Just as troublesome to preservationists is the property beyond the official park boundary. "We have a hard enough time trying to protect what's in the boundaries without even worrying about what's outside," says Jim Johnson, Gettysburg's acting superintendent.
Yet much of that outlying property – such as the Baltimore Pike, a strip of land southeast of Gettysburg dotted with battlegrounds and field hospitals – is of historical consequence. It's also essential to maintaining the integrity of the viewshed.

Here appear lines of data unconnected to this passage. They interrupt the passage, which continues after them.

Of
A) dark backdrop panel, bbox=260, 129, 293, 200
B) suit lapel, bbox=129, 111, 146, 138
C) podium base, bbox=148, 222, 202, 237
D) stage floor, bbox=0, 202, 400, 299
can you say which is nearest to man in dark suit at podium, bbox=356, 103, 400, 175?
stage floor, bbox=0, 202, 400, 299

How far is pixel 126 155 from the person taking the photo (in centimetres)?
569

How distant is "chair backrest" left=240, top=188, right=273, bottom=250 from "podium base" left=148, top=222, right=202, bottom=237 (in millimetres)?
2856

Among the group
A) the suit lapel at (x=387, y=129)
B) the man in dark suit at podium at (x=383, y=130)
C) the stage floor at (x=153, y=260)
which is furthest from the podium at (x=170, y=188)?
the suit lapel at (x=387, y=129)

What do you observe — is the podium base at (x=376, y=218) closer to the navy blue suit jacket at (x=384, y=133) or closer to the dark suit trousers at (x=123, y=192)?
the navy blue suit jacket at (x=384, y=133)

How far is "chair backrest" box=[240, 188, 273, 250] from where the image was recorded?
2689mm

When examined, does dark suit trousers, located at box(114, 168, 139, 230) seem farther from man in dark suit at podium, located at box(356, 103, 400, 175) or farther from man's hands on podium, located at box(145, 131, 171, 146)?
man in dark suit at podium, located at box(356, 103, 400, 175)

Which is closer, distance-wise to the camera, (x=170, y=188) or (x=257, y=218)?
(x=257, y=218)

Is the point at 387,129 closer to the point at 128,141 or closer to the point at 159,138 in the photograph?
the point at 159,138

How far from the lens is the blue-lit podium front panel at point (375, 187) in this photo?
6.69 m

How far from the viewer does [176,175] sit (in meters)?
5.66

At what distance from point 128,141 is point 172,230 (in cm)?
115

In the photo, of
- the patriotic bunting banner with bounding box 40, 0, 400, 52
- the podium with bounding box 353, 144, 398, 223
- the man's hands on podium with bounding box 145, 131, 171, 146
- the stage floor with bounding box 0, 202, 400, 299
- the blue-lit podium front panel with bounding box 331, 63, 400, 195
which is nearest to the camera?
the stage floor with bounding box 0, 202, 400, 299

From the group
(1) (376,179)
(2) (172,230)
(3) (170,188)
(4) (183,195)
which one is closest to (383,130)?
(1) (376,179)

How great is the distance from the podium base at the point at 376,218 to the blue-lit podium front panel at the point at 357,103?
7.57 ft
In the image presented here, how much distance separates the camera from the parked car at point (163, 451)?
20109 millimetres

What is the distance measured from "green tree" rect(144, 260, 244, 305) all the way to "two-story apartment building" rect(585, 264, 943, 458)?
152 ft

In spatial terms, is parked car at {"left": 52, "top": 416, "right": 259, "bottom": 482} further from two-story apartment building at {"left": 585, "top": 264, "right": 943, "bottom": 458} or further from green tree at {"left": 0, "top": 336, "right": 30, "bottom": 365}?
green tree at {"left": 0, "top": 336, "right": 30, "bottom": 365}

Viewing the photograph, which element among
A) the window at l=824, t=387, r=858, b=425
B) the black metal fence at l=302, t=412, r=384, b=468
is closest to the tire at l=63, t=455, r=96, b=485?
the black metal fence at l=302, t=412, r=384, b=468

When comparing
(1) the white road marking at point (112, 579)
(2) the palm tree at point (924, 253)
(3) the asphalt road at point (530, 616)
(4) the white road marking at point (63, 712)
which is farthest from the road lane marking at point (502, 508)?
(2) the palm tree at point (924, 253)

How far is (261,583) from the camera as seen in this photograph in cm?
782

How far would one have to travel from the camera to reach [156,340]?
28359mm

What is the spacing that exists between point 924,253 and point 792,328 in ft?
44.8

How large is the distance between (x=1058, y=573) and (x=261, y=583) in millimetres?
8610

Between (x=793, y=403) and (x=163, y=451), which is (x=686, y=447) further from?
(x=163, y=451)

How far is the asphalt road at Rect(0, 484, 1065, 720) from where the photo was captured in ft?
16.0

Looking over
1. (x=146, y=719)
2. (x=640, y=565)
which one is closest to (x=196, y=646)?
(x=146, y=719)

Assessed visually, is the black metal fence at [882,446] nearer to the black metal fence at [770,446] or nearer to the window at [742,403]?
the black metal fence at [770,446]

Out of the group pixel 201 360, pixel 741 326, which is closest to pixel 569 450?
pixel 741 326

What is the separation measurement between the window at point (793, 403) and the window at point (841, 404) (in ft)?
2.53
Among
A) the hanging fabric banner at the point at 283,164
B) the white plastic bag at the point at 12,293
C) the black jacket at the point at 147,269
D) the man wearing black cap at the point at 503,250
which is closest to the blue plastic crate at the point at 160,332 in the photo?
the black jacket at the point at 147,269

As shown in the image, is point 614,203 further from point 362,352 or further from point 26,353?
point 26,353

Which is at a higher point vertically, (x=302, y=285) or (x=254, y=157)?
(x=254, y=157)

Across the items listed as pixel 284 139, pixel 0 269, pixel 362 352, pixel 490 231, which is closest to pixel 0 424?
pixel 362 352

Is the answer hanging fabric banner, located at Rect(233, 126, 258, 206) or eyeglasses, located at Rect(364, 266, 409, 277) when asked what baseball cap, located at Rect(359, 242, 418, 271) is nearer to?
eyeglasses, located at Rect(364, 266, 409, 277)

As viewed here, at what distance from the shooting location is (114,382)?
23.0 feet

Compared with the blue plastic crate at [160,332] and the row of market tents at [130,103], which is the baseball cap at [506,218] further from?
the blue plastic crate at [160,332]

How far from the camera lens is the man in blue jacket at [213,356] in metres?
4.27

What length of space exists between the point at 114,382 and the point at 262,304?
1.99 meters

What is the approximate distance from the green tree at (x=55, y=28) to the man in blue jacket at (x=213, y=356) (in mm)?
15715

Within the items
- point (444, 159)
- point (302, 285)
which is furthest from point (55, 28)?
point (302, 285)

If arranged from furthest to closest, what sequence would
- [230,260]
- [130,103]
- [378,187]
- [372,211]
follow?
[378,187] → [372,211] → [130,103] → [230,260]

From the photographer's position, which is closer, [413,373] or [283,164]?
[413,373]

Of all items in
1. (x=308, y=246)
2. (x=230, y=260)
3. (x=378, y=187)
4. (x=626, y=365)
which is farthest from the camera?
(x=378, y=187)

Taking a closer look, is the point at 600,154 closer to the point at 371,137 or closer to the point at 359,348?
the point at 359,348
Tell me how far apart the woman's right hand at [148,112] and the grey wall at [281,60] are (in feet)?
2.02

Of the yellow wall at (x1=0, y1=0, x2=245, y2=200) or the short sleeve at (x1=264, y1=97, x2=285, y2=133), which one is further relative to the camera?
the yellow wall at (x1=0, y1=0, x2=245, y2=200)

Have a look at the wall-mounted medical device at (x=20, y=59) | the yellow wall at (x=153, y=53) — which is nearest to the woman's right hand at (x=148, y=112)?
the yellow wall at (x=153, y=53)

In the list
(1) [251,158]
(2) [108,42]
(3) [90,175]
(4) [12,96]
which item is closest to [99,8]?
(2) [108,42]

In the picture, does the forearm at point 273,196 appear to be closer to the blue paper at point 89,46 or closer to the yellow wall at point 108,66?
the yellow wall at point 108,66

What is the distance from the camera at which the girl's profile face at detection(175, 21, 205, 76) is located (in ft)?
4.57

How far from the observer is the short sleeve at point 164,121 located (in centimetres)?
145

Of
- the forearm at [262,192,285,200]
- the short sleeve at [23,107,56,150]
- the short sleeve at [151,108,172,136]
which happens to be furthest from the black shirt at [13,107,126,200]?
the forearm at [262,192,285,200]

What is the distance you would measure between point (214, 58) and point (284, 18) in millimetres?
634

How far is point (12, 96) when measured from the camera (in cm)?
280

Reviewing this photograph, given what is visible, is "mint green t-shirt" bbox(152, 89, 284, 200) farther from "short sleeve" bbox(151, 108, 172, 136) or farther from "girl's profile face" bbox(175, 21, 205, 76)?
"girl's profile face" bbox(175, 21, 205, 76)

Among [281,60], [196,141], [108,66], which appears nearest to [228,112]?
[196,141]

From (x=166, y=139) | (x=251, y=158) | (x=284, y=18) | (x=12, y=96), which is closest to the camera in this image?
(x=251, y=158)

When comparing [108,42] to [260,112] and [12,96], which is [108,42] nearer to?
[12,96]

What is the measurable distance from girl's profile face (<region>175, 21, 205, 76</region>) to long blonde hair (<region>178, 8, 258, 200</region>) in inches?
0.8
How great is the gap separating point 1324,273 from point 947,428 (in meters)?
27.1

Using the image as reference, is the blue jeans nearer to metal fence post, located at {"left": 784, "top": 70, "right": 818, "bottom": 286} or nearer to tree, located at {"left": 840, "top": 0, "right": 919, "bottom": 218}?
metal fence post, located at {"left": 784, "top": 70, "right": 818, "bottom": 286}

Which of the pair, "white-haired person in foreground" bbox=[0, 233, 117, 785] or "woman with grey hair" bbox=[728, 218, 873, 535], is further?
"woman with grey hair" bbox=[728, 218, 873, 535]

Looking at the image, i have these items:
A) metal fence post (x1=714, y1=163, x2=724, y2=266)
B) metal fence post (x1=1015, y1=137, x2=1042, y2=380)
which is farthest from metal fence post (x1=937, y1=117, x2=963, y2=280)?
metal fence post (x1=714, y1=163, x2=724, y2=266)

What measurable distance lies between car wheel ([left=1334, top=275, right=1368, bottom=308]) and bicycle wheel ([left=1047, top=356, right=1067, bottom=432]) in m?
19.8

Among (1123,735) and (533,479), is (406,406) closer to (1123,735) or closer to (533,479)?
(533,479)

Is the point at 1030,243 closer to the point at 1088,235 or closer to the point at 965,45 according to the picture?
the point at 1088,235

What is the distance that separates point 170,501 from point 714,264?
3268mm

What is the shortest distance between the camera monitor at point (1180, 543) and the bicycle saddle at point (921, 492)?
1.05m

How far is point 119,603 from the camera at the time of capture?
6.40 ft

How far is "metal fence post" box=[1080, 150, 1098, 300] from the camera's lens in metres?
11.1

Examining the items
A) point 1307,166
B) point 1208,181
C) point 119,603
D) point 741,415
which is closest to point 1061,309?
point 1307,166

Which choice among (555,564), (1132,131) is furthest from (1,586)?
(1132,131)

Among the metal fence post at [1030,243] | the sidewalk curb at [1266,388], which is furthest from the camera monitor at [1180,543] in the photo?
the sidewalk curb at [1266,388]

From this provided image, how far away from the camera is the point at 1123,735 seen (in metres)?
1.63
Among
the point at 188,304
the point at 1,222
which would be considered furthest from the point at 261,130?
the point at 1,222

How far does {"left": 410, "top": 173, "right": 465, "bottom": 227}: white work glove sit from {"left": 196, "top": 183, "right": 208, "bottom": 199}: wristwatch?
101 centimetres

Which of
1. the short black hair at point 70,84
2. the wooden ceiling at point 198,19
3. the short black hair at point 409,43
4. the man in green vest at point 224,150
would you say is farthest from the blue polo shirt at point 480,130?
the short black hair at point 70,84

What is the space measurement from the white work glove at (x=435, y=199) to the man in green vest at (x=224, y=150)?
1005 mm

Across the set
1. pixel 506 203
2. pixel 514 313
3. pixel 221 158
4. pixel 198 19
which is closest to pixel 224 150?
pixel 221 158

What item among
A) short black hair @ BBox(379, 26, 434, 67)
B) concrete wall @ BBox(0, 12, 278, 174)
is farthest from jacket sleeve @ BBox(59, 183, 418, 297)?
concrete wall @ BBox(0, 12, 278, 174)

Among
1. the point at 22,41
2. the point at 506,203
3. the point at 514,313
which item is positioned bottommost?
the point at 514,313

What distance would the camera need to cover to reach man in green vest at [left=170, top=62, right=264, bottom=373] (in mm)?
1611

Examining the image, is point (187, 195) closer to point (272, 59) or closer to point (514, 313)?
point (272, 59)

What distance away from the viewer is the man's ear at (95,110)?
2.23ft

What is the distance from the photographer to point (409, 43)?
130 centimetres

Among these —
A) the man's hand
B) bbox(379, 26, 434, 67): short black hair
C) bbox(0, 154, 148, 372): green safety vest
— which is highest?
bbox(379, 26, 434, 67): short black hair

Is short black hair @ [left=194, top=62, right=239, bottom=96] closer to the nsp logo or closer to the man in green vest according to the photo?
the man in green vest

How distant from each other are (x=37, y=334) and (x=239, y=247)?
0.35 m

Preservationists worry that instead of cotton-puff clouds, the Gettysburg vistas will be crowded with housing developments.
The movement to preserve Civil War battlefields took hold in the late 1980s with the formation of the Association for the Preservation of Civil War Sites. In 1999, it merged with another organization to form the Civil War Preservation Trust (CWPT), which today has 70,000 members.
Not everyone is an enthusiastic conservationist, however. Once land comes under the jurisdiction of the National Park Service, it's off the tax roll – which can be burdensome for cash-strapped towns.
But the movement is proud of its successes. The CWPT says it has helped save more than 24,000 acres in 18 states. In fact, despite the work left to be done, Professor McPherson says American Civil War sites "may be the best preserved series of battlefields anywhere in the world."
"Europeans who come here are astonished by how much battlefield land has been preserved in the national park system," he says.
For Steve Braden, a visitor from Georgia here with his family, that can only be a good thing.
"To me this is as close as you get to sacred or hallowed ground in America," he says, wearing a baseball cap with the CWPT acronym. He is a member, visiting this battlefield for the first time since his college days in the 1970s.